Les principales situations à risque épidémiologique de contraction d'un agent pathogène sont les suivantes :
- contact avec les animaux autochtones : cette mesure permet non seulement d’éviter la transmission d’agents cutanés ou respiratoires mais aussi les combats et la transmission d’agents pathogènes par morsure, notamment la rage. Le risque rabique demeure le plus important, en raison de sa gravité et de sa probabilité en l’absence de protection vaccinale, qui même sollicitée, n’est jamais absolue.

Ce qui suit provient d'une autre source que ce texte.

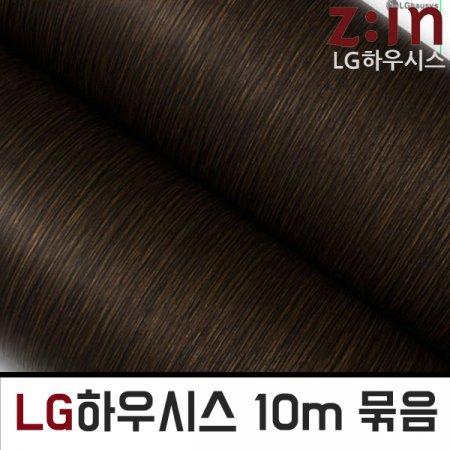 LG무늬목 10m 1롤묶음 코코넛펄 W2B-E10-W356 헤라증정
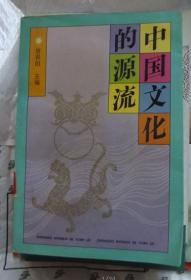 中国文化的源流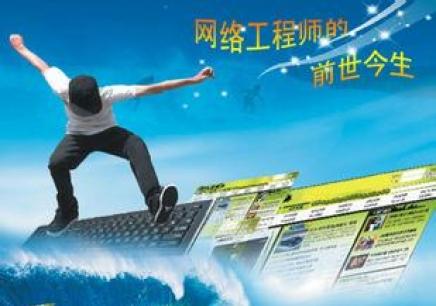石家庄培训网络工程师学校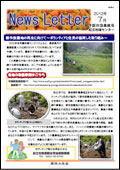 ニュースレター(島根版)2012年7月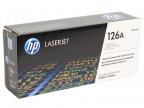 Барабан HP CE314A для HP LaserJet Pro CP1025, CP1025nw, 100 M175W. 14000 странииц (ч/ б), 7000 страниц (цвет).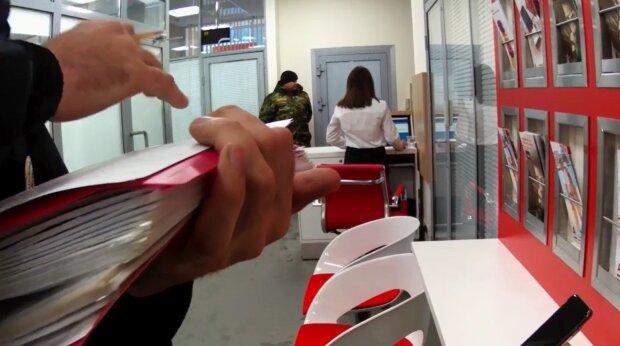 Альфа-Банк, скріншот: YouTube
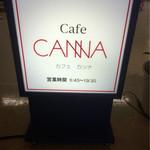 カンナ - お店の看板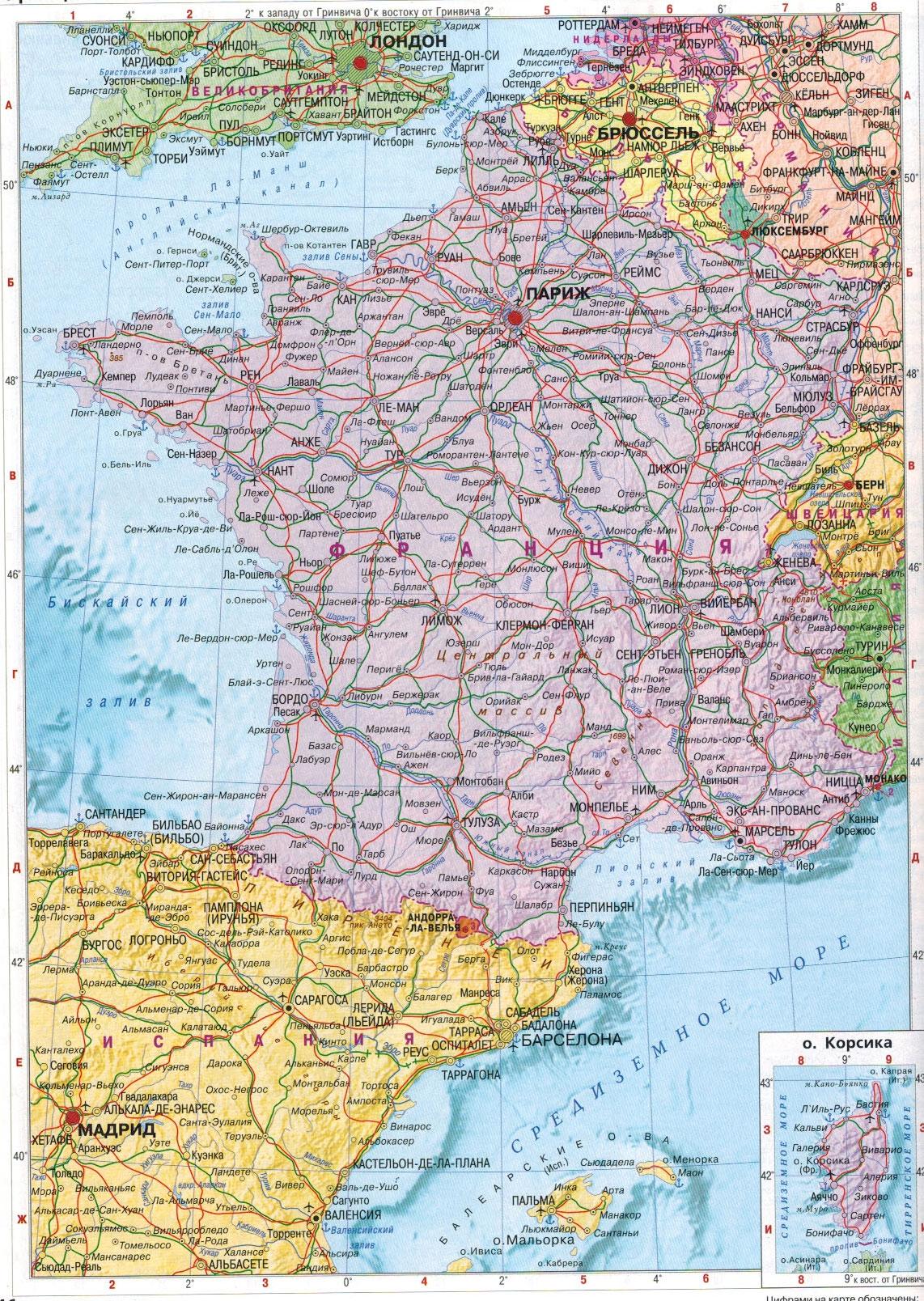 Настенная карта Франции , ламинированная, р-р 0,70*1,0 м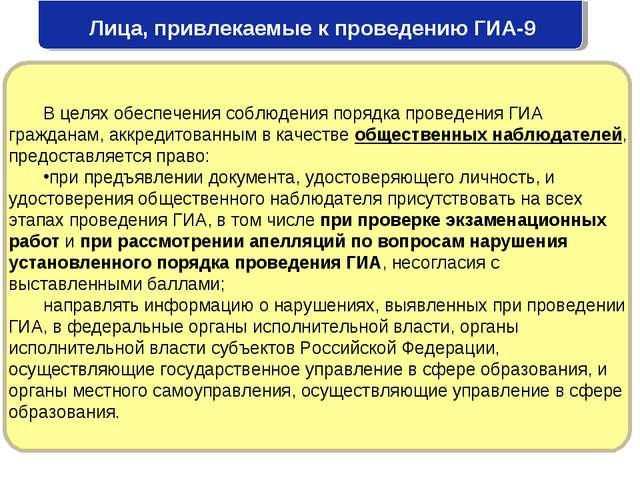 Лица, привлекаемые к проведению ГИА-9 В целях обеспечения соблюдения порядка...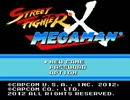 STREET FIGHTER × MEGAMANを気晴らしにプレイ【ゆっくり】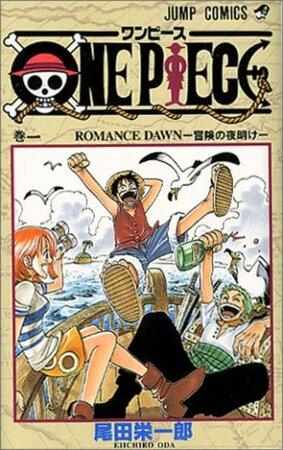 漫画「ワンピース」神回ランキングベスト15!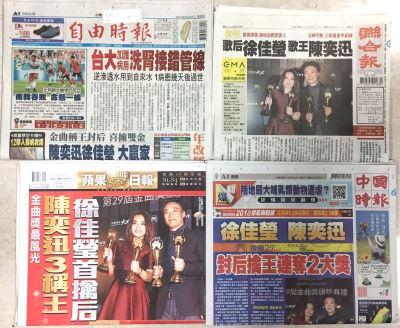 107年6月24日台灣各報頭條速報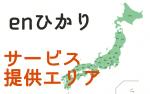 enひかり(エンひかり)のサービス提供エリア【コンパクトにまとめ】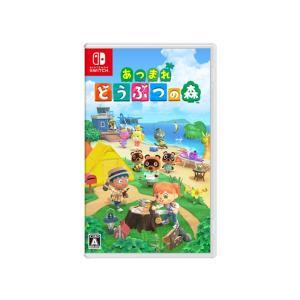 Nintendo Switch ソフト あつまれ どうぶつの森[新品即納] sharanoki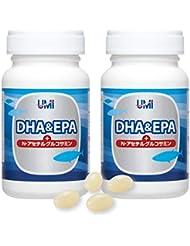 DHA&EPA+N-アセチルグルコサミン 2本セット240粒(1本120粒入り)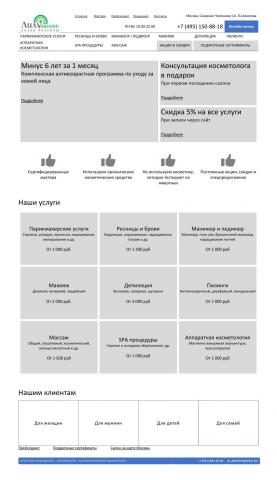 Прототип корпоративного сайта салона красоты (Москва)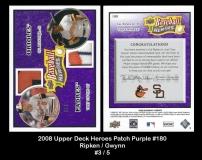 2008 Upper Deck Heroes Patch Purple #180
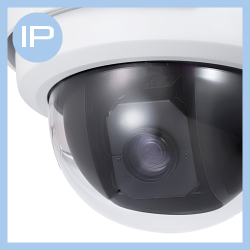 PIXVIDEO_Categorie-SpeedDome(small)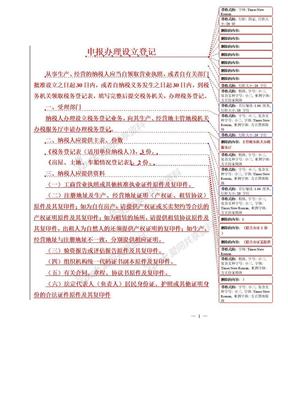 办税指南印稿修订.doc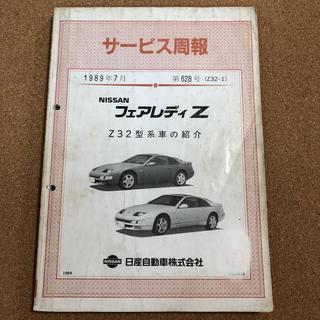 日産 - ※旧車シリーズ※ 日産 サービス周報 フェアレディZ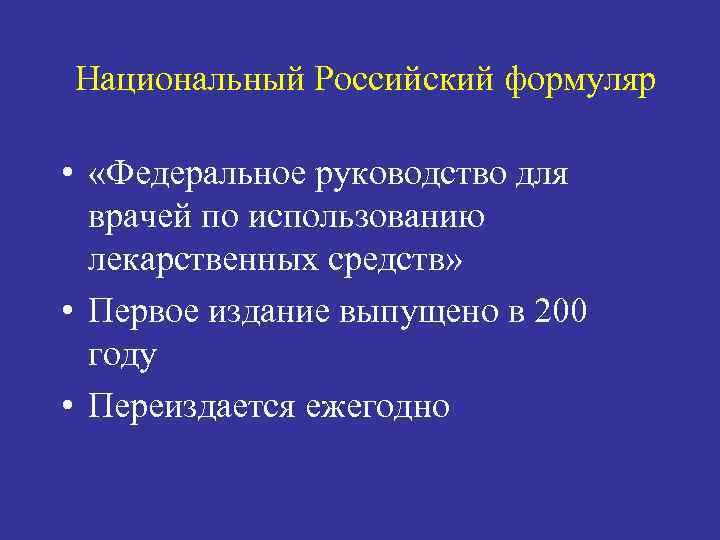 Национальный Российский формуляр  •  «Федеральное руководство для  врачей по использованию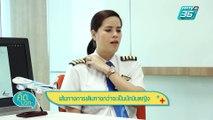 คิดบวก | เส้นทางกว่าจะเป็นนักบินหญิง (2/2)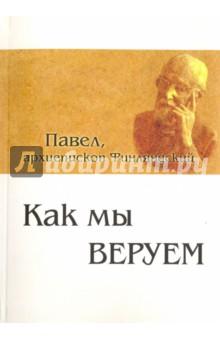 Как мы веруем. Параллельный русско-китайский текстОбщие вопросы православия<br>Архиепископ Павел (Олмари-Гусев) родился в Санкт-Петербурге в 1914 году, в 1937 году принял монашеский постриг в Валаамском монастыре и в следующем году был рукоположен в сан пресвитера. В 1955 году хиротонисан в епископа, а с 1960 и до своей кончины в 1988 году возглавлял Финскую Православную Церковь. Эту книгу он посвятил главному таинству Православной Церкви - Евхаристии.<br>Автор подробно описывает порядок служения литургии, сопровождая все молитвы и действия подробными комментариями, основанными на толкованиях святых Отцов.<br>Особое внимание уделяется активному участию верующих в богослужении, потому что литургия совершается всей общиной - священнослужители в алтаре, а народ Божий в храме возносят совместные молитвы Богу.<br>Автор приводит убедительные аргументы в пользу регулярного и возможно более частого причащения верующих.<br>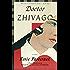 Doctor Zhivago (Vintage International)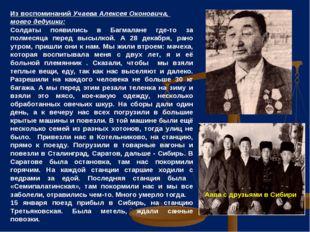 Из воспоминаний Учаева Алексея Оконовича, моего дедушки: Солдаты появились в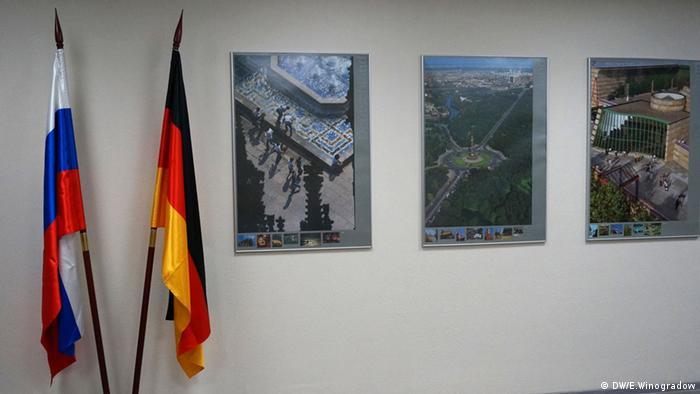 Российский и немецкий флаги в московском виза-центре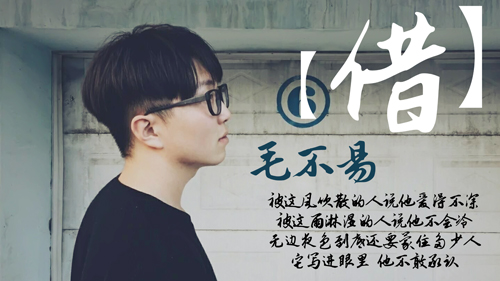 maobuyi_jie_guitar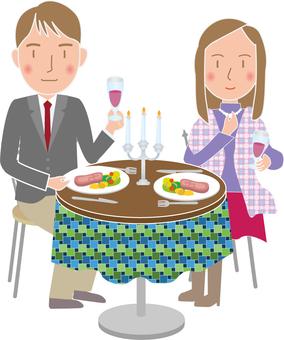 Dinner couple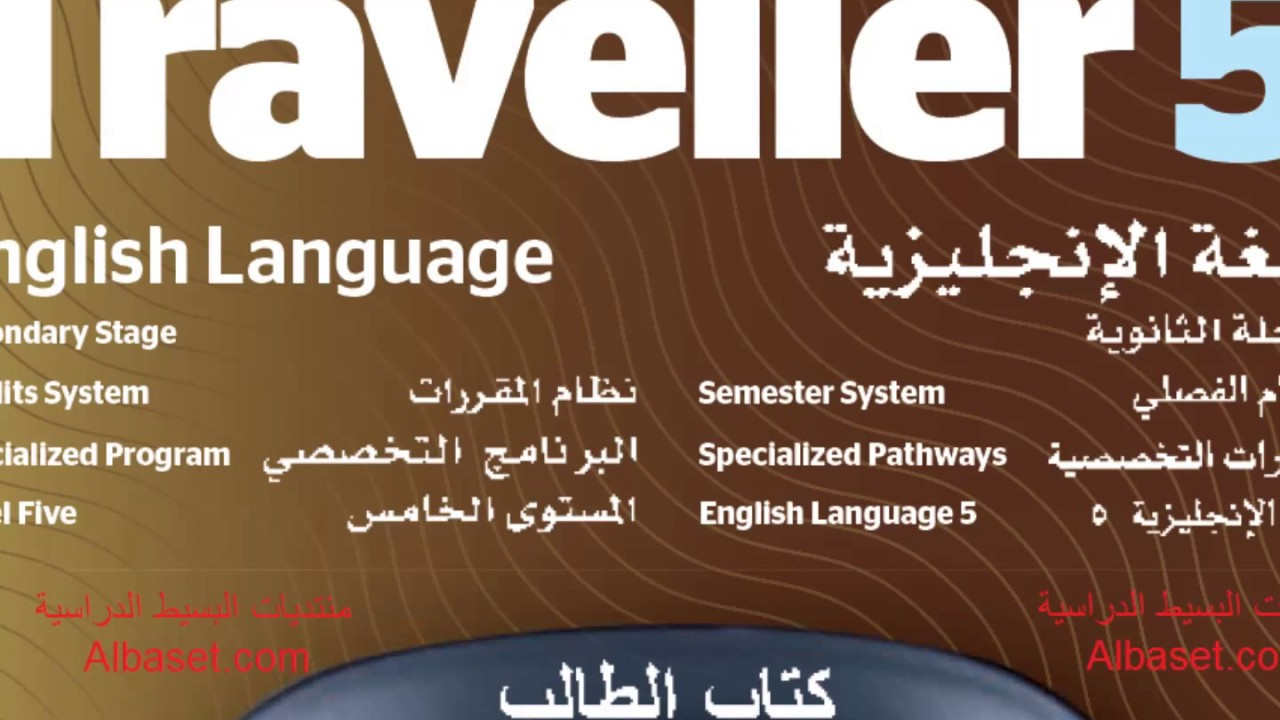 كتاب اللغة الانجليزية للصف الثالث ثانوي
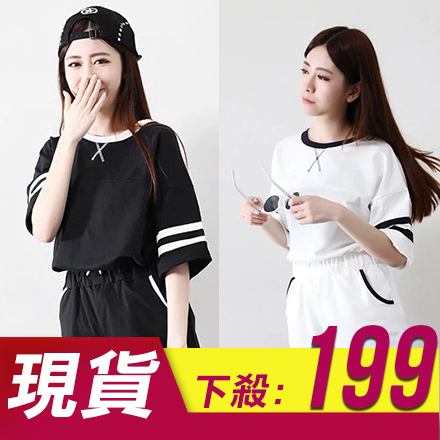 Free Shop~QFSML9080~ 可愛女孩 寬鬆版撞色滾邊落肩棉質T恤上衣 短褲二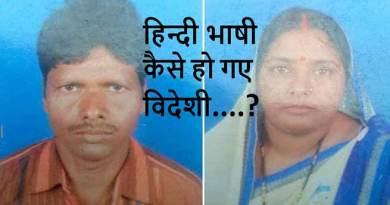 असम NRC: हिन्दी भाषी कैसे हो गए विदेशी, जनता परेशान, नेता हैरान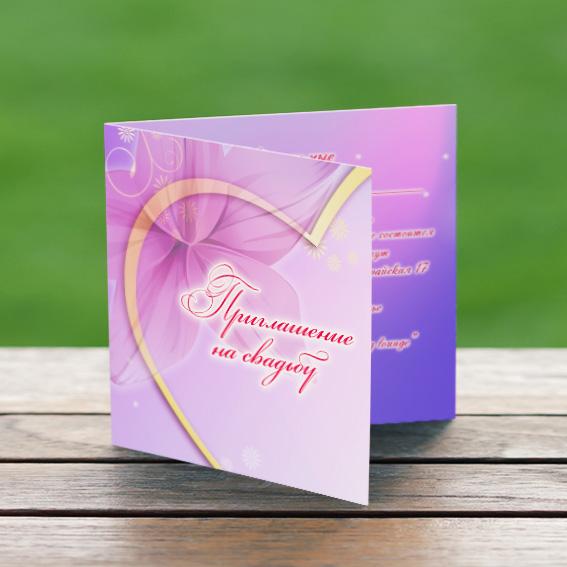 Приглашение на свадьбу в фиолетовом стиле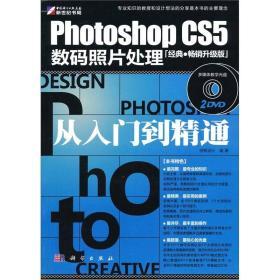 Photoshop CS5数码照片处理从入门到精通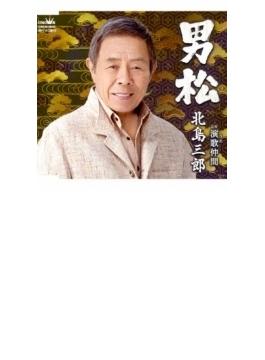 男松 / 演歌(うた)仲間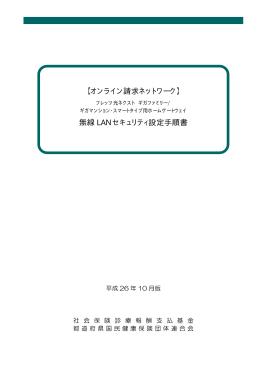 【オンライン請求ネットワーク】 無線 LAN セキュリティ設定手順書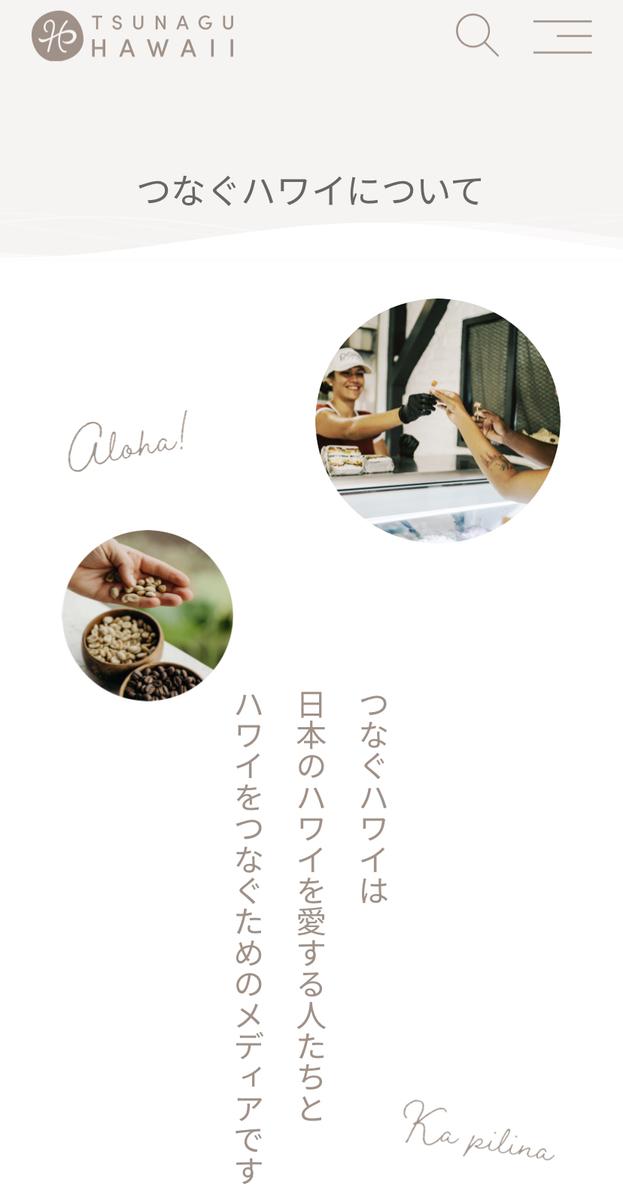f:id:tomatsu1024:20210906184459j:plain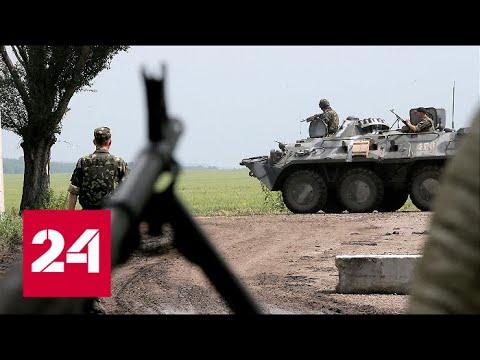 В ДНР произошла попытка прорыва со стороны украинских военных. 60 минут от 07.06.19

Il s’agira aussi bien des autres chiens et chats, que des animaux de fermes ou des animaux sauvages ;
- abreuvement ou baignade dans des mares, étangs, rivières, des flaques d’eaux croupies, des eaux stagnantes : risque de transmission de schistosomes, de leptospires par voie cutanée ou d'ingestion de protozoaires, d'oeufs d'helminthes, d'arthropodes...;
- promenades dans des endroits inconnus ou douteux : statut sanitaire du lieu inconnu, animaux errants, objets ou végétaux blessants, excréments de divers animaux (selles, fientes..) …;
- chasse ou jeu et consommation des proies infectés/infestés : rongeurs, mollusques, reptiles, oiseaux sont souvent à l'origine de la transmission de divers agents pathogènes au chien et au chat ;
- consommation de poissons, de crustacés, de viandes ou d’abats crus ou peu cuits : la cuisson à coeur des aliments non industriels est une mesure de prévention importante, tant pour l'animal que pour l'homme;
- fréquentation des abattoirs ou des populations autochtones pratiquant l’abattage familial : cette mesure permet d'empécher l'animal de consommer à l'insu de son propriétaire des viscères ou des viandes crus;
- fréquentation de populations humaines sous-développés (peu ou pas d’hygiène) : cette mesure permet de limiter ce que la médecine humaine appelle le péril fécal ;
- comportement de nécrophagie sur des cadavres abandonnés ;
- comportement de coprophagie : ce comportement à risque typiquement animal fait également partie du "péril fécal";
- hygrométrie et température anormalement élevées dans les locaux : cette mesure permet de limiter la prolifération de certains agents pathogènes comme les bactéries ou les champignons.